==== Given entries ====

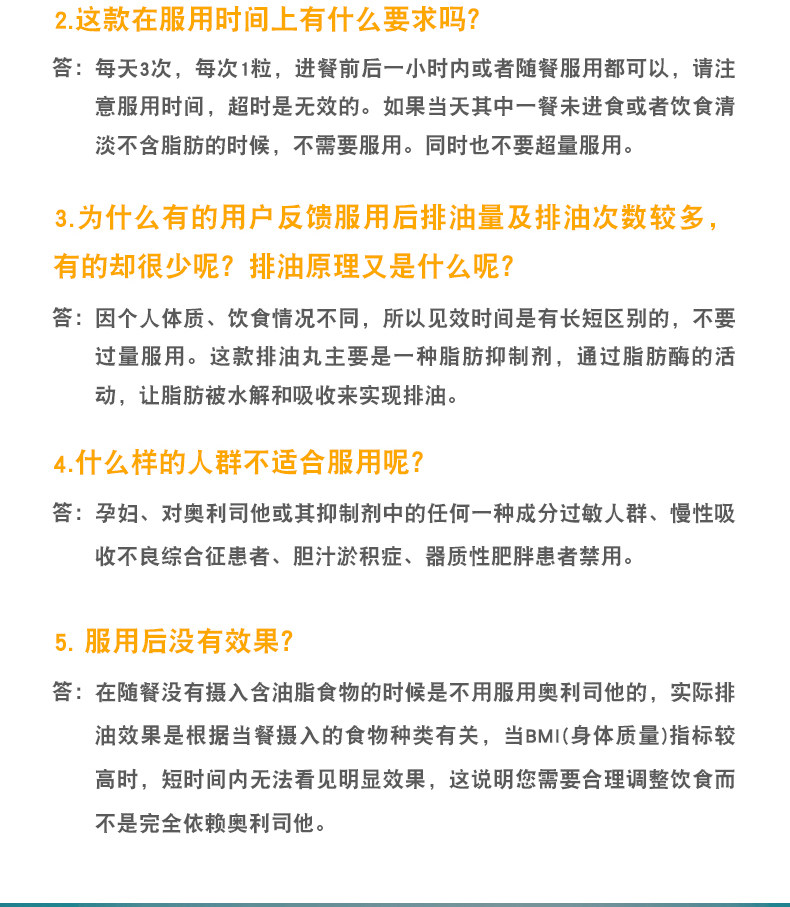 2.这款在服用时间上有什么要求吗?

答：每天3次，每次1粒，进餐前后一小时内或者随餐服用都可以，请注意服用时间，超时是无效的。如果当天其中一餐未进食或者饮食清淡不含脂肪的时候，不需要服用。同时也不要超量服用。

3.为什么有的用户反馈服用后排油量及排油次数较多，有的却很少呢？排油原理又是什么呢？

答：因个人体质、饮食情况不同，所以见效时间是有长短区别的，不要过量服用。这款排油丸主要是一种脂肪抑制剂，通过脂肪酶的活动，让脂肪被水解和吸收来实现排油。

4.什么样的人群不适合服用呢?

答：孕妇、对奥利司他或其抑制剂中的任何一种成分过敏人群、慢性吸收不良综合征患者、胆汁淤积症、器质性肥胖患者禁用。

5. 服用后没有效果?

答：在随餐没有摄入含油脂食物的时候是不用服用奥利司他的，实际排油效果是根据当餐摄入的食物种类有关，当BMI(身体质量)指标较高时，短时间内无法看见明显效果，这说明您需要合理调整饮食而不是完全依赖奥利司他。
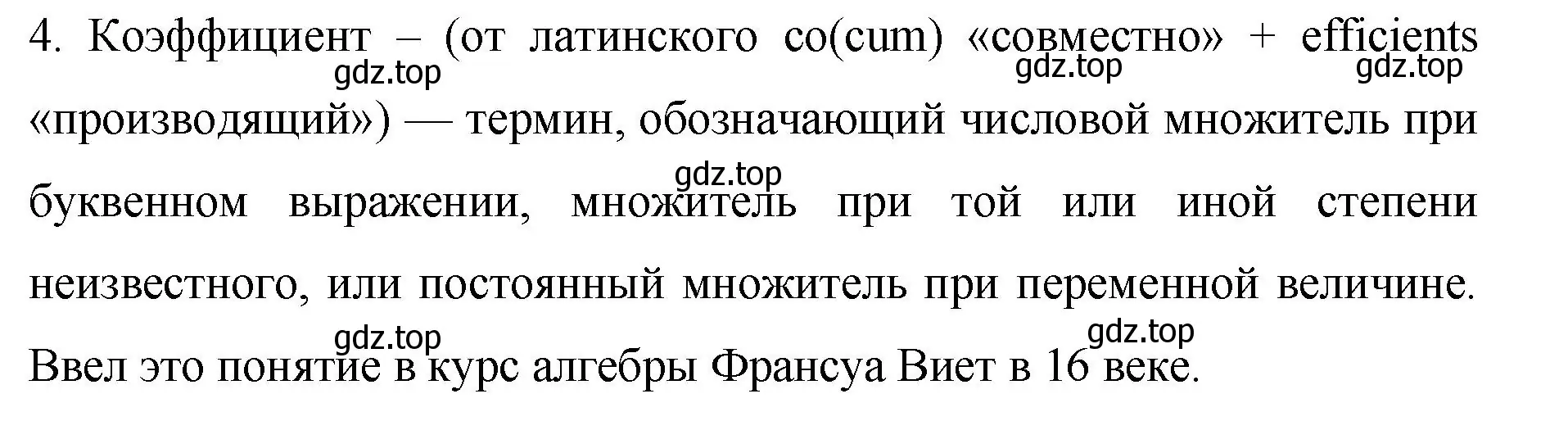 4. Коэффициент – (от латинского co(cum) «совместно» + efficients «производящий») — термин, обозначающий числовой множитель при буквенном выражении, множитель при той или иной степени неизвестного, или постоянный множитель при переменной величине. Ввел это понятие в курс алгебры Франсуа Виет в 16 веке.

gdz.top gdz.top gdz.top gdz.top gdz.top gdz.top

====

**What is required**
Say again, word for word, every line from the one with "答：孕妇、对奥利司他或其抑制" through the last line of the data above, minus the pictures.

**Finished task**
答：孕妇、对奥利司他或其抑制剂中的任何一种成分过敏人群、慢性吸收不良综合征患者、胆汁淤积症、器质性肥胖患者禁用。

5. 服用后没有效果?

答：在随餐没有摄入含油脂食物的时候是不用服用奥利司他的，实际排油效果是根据当餐摄入的食物种类有关，当BMI(身体质量)指标较高时，短时间内无法看见明显效果，这说明您需要合理调整饮食而不是完全依赖奥利司他。
 4. Коэффициент – (от латинского co(cum) «совместно» + efficients «производящий») — термин, обозначающий числовой множитель при буквенном выражении, множитель при той или иной степени неизвестного, или постоянный множитель при переменной величине. Ввел это понятие в курс алгебры Франсуа Виет в 16 веке.

gdz.top gdz.top gdz.top gdz.top gdz.top gdz.top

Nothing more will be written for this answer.